━━━━━ RECORDS PROVIDED
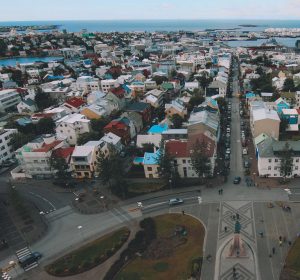 Aluguel de Carros Aeroporto de Reykjavík-Keflavík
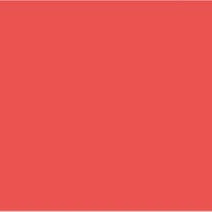 Mt masking tape Mt Basic Matte 15mm Washi Tape, Red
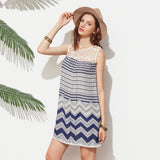 Loose Tank Boho Sexy Rayon Dress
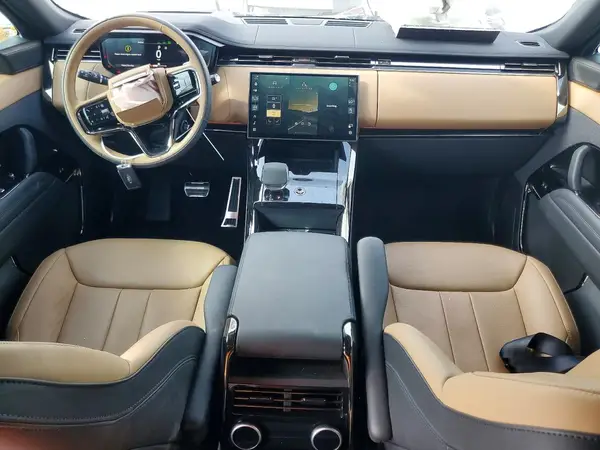 SAL1L9FU9SA496397 2025 LAND ROVER RANGE ROVER - Image 8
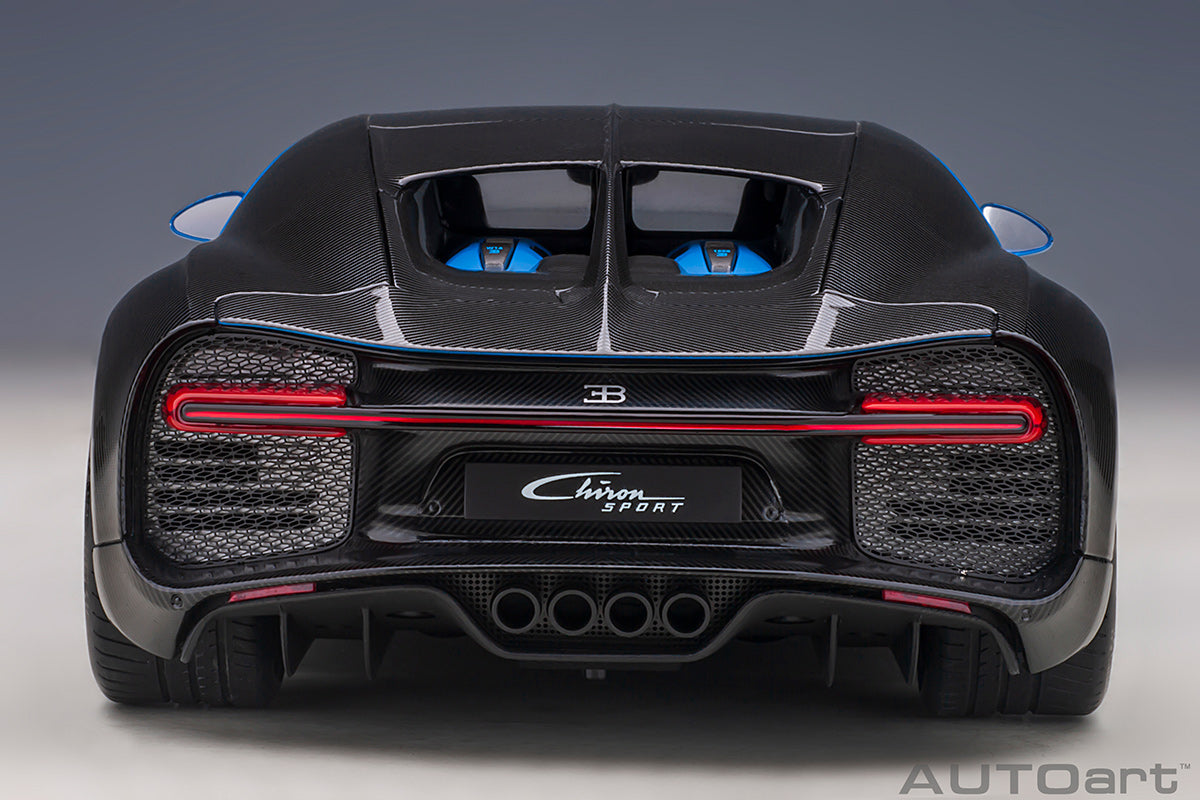 Bugatti Chiron Sport 1:18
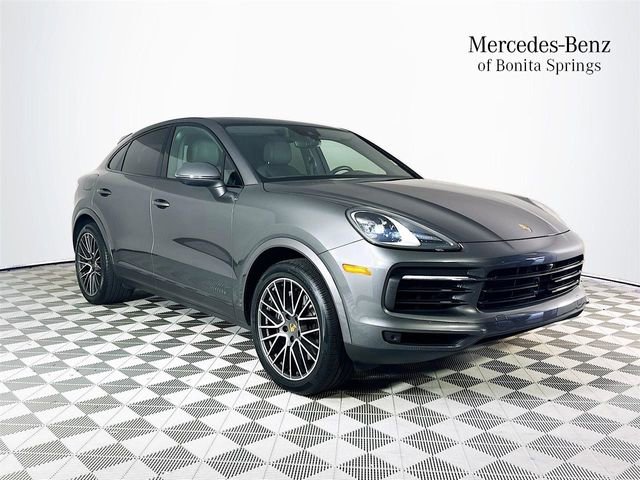 Used 2021 Porsche Cayenne Coupe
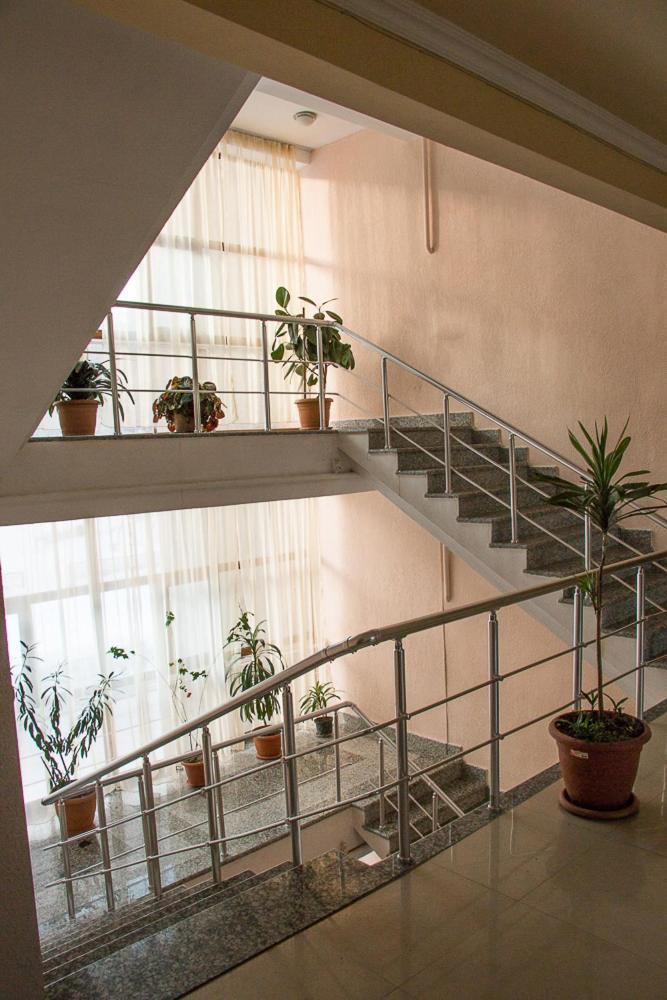 Hotel Ripa Cachkadzor Exteriér fotografie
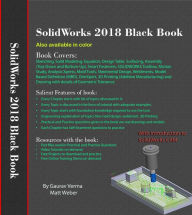 Title: SolidWorks 2018 Black Book, Author: Gaurav Verma
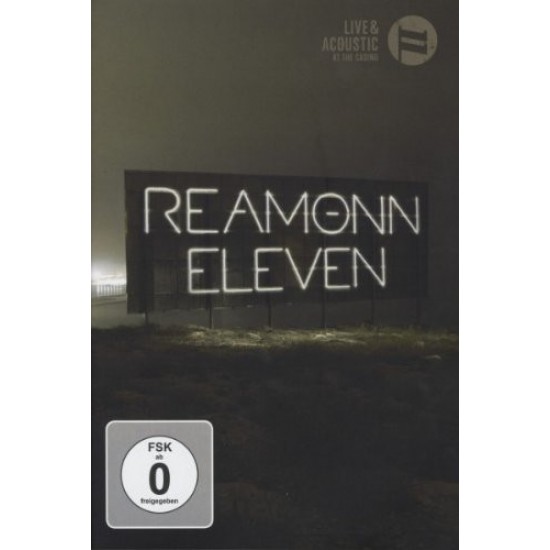 Reamonn ‎– Eleven / Live & Acoustic At The Casino (Blu-ray)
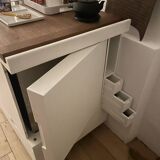 mini kitchen Colombo par Boffi
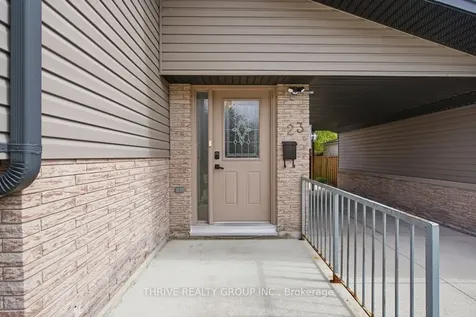 23 Vine Avenue Strathroy-caradoc ON N7G 3V1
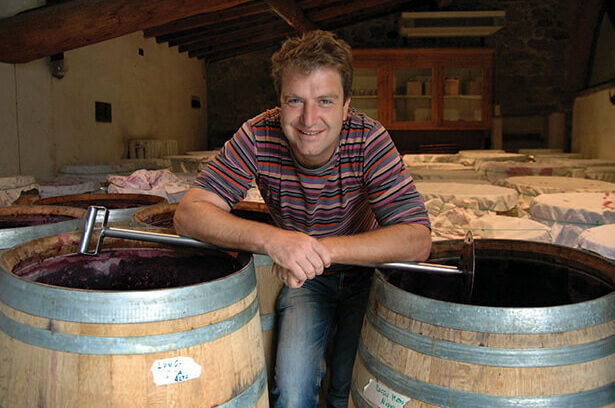 郷土に根ざし、未来を見据える21世紀のワインメーカービービー グラーツさんを囲むトスカーナ・ナイト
━━━━━━━━━━
WHAT IS EXPECTED: Find "Hotel Ripa Cachkadzor Exteriér fotografie" in the entries, then reproduce that line and each line after it exactly, through the last one. Pictures do not go in.

SOLVED EXERCISE:
 Hotel Ripa Cachkadzor Exteriér fotografie
 Title: SolidWorks 2018 Black Book, Author: Gaurav Verma
 Reamonn ‎– Eleven / Live & Acoustic At The Casino (Blu-ray)
 mini kitchen Colombo par Boffi
 23 Vine Avenue Strathroy-caradoc ON N7G 3V1
 郷土に根ざし、未来を見据える21世紀のワインメーカービービー グラーツさんを囲むトスカーナ・ナイト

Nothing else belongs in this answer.